Dear Mr PNS… yang tidak mau menyebut namanya. Mungkin anda sebagai PNS di Kota Batu merasa tidak enak jika mencantumkan nama sebenarnya, karena patuh pada atasan. Tetapi, suara hati anda tidak bisa mempertahankan gejolak, untuk mencari kebenaran.

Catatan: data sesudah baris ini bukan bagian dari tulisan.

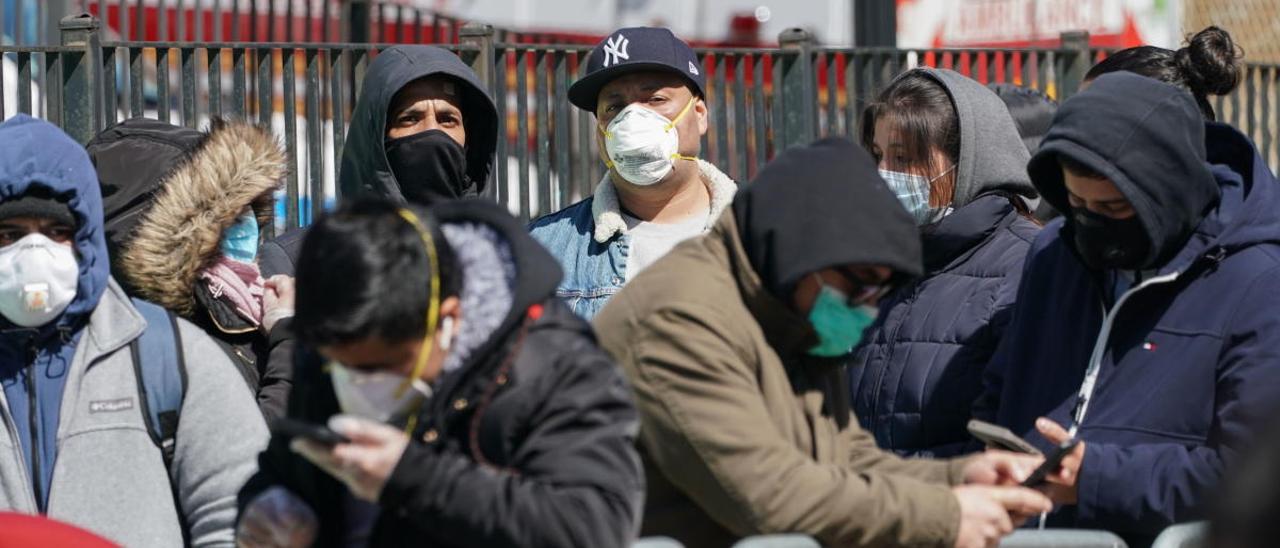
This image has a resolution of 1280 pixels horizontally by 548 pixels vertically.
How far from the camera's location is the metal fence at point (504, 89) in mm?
6359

Sebagai seorang PNS tentunya merasa kasihan bahwa Pak Eddy memperlakukan anak kandungnya seperti itu. Saya paham, tetapi ingin saya menjelaskan agar anda dapat memahami tentang peraturan yang mengatur tentang seorang kepala daerah (walikota).

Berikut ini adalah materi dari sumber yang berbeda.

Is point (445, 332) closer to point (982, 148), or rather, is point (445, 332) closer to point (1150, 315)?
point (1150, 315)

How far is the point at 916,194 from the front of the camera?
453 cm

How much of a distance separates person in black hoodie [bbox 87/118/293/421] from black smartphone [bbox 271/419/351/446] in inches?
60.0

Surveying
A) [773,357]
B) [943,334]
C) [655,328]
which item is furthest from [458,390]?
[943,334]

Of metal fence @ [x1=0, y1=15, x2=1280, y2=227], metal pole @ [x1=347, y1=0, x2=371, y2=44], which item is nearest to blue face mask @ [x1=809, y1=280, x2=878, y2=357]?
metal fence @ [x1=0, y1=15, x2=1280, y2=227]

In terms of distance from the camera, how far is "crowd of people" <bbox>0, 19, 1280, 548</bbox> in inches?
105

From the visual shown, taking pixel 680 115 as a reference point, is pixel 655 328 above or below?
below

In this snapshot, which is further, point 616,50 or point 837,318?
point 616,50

Berdasarkan Undang-Undang Nomor 12 Tahun 2008 tentang Perubahan Kedua Atas Undang-Undang Nomor 32 Tahun 2004 tentang Pemerintahan Daerah, Pasal 29 Pemberhentian Kepala Daerah dan Wakil Kepala Daerah tidak mengatur tentang perkawinan, tetapi hanya sanksi moral dari masyarakat. Jika, Eddy Rumpoko mencalonkan untuk kedua kalinya menjadi Walikota Batu, maka masyarakat tidak lagi memilihnya. Tetapi, zaman sekarang moral tidak lagi menjadi sesuatu yang harus dipatuh, melainkan masyarakat kita sudah dininabodokan oleh janji dan kekuasaan.

Sedangkan menyangkut pemberitaan mengapa surat kabar tidak lagi memberitakan kasus ini, ketimbang Eddy dituduh menggunakan iajazah palsu dalam pencalonan walikota beberapa waktu lalu. Hal ini, tergantung dari kebijakan masing-masing redaksi, menganggap apakah berita/kasus Eddy adalah penting dan menarik. Karena sesuatu berita/kasus itu, penting belum tentu menarik, dan sesuatu berita itu menarik belum tentu penting. Tergantung dari misi surat kabar yang bersangkutan.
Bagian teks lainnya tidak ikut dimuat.